Thanks for reaching out to us. Yes, you can use Azure Machine Learning to train TensorFlow models. In fact, Azure Machine Learning provides a Python SDK that you can use to train TensorFlow models at scale.
To train a TensorFlow model using Azure Machine Learning, you can follow these general steps:
- Create an Azure Machine Learning workspace. You can create a workspace using the Azure portal, Azure CLI, or Azure PowerShell.
- Create a compute target. A compute target is a resource that you use to run your training script. Azure Machine Learning supports a variety of compute targets, including Azure Machine Learning compute, Azure Kubernetes Service (AKS), and Azure Batch AI.
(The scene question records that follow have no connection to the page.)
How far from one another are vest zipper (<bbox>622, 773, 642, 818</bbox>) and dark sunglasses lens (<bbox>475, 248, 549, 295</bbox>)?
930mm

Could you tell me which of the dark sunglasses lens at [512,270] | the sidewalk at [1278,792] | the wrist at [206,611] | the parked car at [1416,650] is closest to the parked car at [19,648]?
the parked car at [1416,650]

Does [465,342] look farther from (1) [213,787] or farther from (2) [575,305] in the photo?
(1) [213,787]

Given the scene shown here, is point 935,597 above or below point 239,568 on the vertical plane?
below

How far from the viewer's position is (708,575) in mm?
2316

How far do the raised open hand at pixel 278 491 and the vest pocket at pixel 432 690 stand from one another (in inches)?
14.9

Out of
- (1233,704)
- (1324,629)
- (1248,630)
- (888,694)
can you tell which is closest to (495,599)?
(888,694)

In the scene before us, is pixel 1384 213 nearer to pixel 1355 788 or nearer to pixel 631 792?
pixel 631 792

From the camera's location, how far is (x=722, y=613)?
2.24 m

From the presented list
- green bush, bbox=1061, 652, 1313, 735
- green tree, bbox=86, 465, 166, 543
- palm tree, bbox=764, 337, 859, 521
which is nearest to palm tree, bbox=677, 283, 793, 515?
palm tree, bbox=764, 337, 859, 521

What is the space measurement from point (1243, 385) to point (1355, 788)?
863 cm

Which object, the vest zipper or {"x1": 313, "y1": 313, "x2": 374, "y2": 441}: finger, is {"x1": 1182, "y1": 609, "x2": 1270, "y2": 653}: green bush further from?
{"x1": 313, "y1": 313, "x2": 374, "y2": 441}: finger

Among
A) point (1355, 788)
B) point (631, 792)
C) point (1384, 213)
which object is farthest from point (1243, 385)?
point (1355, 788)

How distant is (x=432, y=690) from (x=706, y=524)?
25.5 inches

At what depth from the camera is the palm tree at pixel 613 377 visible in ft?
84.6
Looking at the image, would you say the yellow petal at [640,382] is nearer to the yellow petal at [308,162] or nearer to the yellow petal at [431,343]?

- Prepare your training data. You can use Azure Machine Learning to preprocess your data and store it in a datastore.
- Write your TensorFlow training script. Your script should define your model, load your data, and train your model.
- Create an estimator. An estimator is an object that encapsulates your training script and specifies the configuration of your training run.
- Submit your training run. You can submit your training run using the Azure Machine Learning Python SDK.
- Monitor your training run. You can monitor your training run using the Azure Machine Learning Python SDK or the Azure portal.
- Retrieve your trained model. Once your training run is complete, you can retrieve your trained model and use it for inference.
Below is a quick code sample -
from azure.ai.ml.entities import AmlCompute
gpu_compute_target = "gpu-cluster"
try:
# let's see if the compute target already exists
gpu_cluster = ml_client.compute.get(gpu_compute_target)
print(
f"You already have a cluster named {gpu_compute_target}, we'll reuse it as is."
)
except Exception:
print("Creating a new gpu compute target...")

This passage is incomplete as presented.